DLH Kotabaru menegaskan bahwa kelalaian dalam mengelola sampah bukan hanya soal ketidaktertiban, tetapi merupakan pelanggaran hukum serius. Berdasarkan Undang-Undang Nomor 18 Tahun 2008 tentang Pengelolaan Sampah dan Undang-Undang Nomor 32 Tahun 2009 tentang Perlindungan dan Pengelolaan Lingkungan Hidup, setiap pihak wajib melakukan pengelolaan sampah dengan cara yang benar.
Pemerintah daerah tidak akan lagi menoleransi praktik yang bertentangan dengan regulasi tersebut. Jika pola tata kelola sampah tetap tidak diindahkan, maka konsekuensinya bukan sekadar teguran, melainkan tindakan pidana lingkungan.

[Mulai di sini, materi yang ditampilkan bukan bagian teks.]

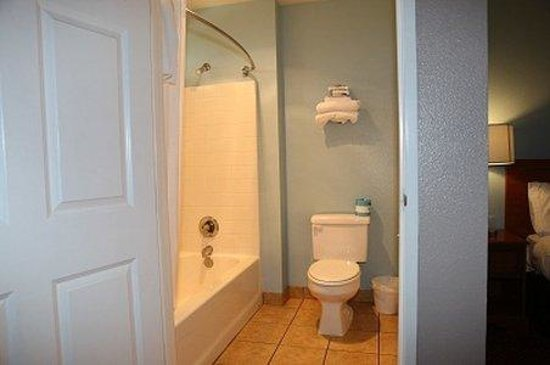 Oceano Inn: Bathroom Area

Ancaman ini tidak hanya menyasar pihak DLH, tetapi juga Pemerintah Daerah serta unsur masyarakat yang secara sengaja atau lalai mengabaikan aturan pemilahan sampah, yang dapat dijerat pasal-pasal pidana dalam UU Lingkungan Hidup.
Kebijakan Tegas Mulai 1 Januari 2027, Kepala Dinas Lingkungan Hidup Kabupaten Kotabaru, Hj. Melinda Ratna Agustina, S.STP., M.IP., dengan tegas menyatakan "Intinya, bila sampah di TPA manapun masih bercampur, maka kasus Jatiwaringin akan segera bergilir ke daerah lain. DLH akan bertindak sangat ketat dalam hal ini mulai 1 Januari 2027. Kami menegaskan melalui SE BUPATI KOTABARU No. 645/2026, TPA Sungup tidak akan lagi menerima sampah organik yang tercampur."
Melakukan pemilahan sampah sejak dari rumah tangga, kantor, pasar, hingga perusahaan.
• Sampah organik diproses melalui pengomposan (program Bapilah).
• Sampah non-organik dibuang sesuai dengan tempat yang telah disediakan oleh DLH.
Program Bapilah akan terus disosialisasikan secara masif kepada seluruh grup WA, Pemerintah Desa, dan masyarakat luas. Waktu yang tersisa sebelum 1 Januari 2027 adalah masa transisi bagi masyarakat untuk mulai membiasakan diri. Kegagalan dalam memilah sampah hari ini adalah awal dari bencana pidana dan ekologis yang menanti di depan mata. (Muhammad Rizky).